In the directory “texts” we find the text we need, and download it
url <- "https://raw.githubusercontent.com/gcelano/LemmatizedAncientGreekXML/master/texts/tlg0593.1st1K001.1st1K-grc1.xml"
file_name <- "Gorgias_Helen.xml"
download.file(url, file_name)
We then parse the file and extract the lemmata (or wordforms, if lemmata are missing) stored either under l1 or l2 or f tags
library(XML)
doc <- xmlTreeParse(file_name, useInternalNodes = T)
rootnode <- xmlRoot(doc)
all_tokens <- getNodeSet(rootnode, "//t")
l <- length(all_tokens)
n <- c(1:l)
lemmata <- character()
for (i in n) {
if (length(sapply(all_tokens[[i]][["l"]]["l1"], xmlValue)) > 0) {
lemmata <- c(lemmata, sapply(all_tokens[[i]][["l"]]["l1"], xmlValue))

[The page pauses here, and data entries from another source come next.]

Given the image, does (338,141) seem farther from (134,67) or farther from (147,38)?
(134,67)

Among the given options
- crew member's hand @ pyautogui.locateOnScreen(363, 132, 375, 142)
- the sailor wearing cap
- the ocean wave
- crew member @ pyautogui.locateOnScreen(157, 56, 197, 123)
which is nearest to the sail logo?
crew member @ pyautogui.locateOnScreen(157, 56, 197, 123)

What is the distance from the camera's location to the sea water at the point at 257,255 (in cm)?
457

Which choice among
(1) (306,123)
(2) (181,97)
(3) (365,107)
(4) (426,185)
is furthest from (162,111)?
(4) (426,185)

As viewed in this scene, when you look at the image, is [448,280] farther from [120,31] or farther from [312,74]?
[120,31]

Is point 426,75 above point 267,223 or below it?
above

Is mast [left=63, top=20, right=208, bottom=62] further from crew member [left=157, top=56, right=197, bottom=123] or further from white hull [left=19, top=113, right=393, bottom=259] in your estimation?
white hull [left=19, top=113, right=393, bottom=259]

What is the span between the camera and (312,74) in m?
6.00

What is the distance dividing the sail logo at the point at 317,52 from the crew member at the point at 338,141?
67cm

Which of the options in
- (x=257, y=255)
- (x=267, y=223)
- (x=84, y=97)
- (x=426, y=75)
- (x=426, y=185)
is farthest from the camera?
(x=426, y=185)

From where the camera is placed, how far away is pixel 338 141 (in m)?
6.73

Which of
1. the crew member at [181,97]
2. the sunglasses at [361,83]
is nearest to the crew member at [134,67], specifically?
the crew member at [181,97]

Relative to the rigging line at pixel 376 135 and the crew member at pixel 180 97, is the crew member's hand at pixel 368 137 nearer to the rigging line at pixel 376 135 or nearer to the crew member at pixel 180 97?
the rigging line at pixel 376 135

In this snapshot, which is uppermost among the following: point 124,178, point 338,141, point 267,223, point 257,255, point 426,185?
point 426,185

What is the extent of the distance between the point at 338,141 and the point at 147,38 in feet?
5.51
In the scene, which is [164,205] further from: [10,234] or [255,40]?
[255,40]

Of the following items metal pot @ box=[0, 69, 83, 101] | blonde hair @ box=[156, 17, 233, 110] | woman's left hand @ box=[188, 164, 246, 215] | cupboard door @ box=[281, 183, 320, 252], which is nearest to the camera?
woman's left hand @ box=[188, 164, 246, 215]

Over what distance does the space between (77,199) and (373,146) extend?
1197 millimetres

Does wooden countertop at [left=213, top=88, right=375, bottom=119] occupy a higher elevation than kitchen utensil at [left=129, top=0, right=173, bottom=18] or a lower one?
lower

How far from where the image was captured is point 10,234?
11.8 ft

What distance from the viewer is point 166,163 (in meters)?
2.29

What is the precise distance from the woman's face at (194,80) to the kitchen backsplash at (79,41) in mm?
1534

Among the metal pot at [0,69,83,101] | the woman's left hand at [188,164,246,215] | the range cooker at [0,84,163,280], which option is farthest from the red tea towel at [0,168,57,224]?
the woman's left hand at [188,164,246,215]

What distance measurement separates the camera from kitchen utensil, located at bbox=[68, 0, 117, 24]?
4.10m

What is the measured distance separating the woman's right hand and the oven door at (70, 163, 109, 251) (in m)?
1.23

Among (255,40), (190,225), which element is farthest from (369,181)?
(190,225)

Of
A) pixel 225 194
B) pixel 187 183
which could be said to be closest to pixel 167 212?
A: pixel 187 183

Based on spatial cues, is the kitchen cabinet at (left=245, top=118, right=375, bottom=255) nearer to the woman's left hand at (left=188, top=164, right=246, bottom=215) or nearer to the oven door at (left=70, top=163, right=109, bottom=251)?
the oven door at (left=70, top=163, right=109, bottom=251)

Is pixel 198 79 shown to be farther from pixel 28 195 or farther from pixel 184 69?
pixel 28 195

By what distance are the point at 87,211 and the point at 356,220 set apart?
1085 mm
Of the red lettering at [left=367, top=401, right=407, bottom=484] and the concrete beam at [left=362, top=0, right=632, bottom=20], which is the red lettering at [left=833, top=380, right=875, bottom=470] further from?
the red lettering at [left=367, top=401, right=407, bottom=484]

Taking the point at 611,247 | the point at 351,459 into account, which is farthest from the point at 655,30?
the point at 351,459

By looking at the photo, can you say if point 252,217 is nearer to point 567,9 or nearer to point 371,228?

} else if (length(sapply(all_tokens[[i]][["l"]]["l2"], xmlValue)) > 0) {
lemmata <- c(lemmata, sapply(all_tokens[[i]][["l"]]["l2"], xmlValue))
} else { lemmata <- c(lemmata, sapply(all_tokens[[i]]["f"], xmlValue))
}
}
length(lemmata)
## [1] 1544
class(lemmata)
## [1] "character"
head(lemmata, n = 21)
## l1 l1 l1 l1 l2 l1 l1
## "κόσμος" "πόλις" "μέν" "εὐανδρία" "," "σῶμα" "δέ"
## l1 l2 l1 l1 f l2 l1
## "κάλλος" "," "ψυχή" "δέ" "σοφία" "," "πρᾶγμα"
## l1 l1 l2 l1 l1 l1 l2
## "δέ" "ἀρετή" "," "λόγος" "δέ" "ἀλήθεια" "·"
This is quite a short text, and the opening looks familiar!
In the word list we get upon the retrieval of lemmata (and wordforms, where lemmata are missing), there are several lemmatisation errors that need to be fixed. We also want to delete punctuation marks as those won’t be taken into consideration.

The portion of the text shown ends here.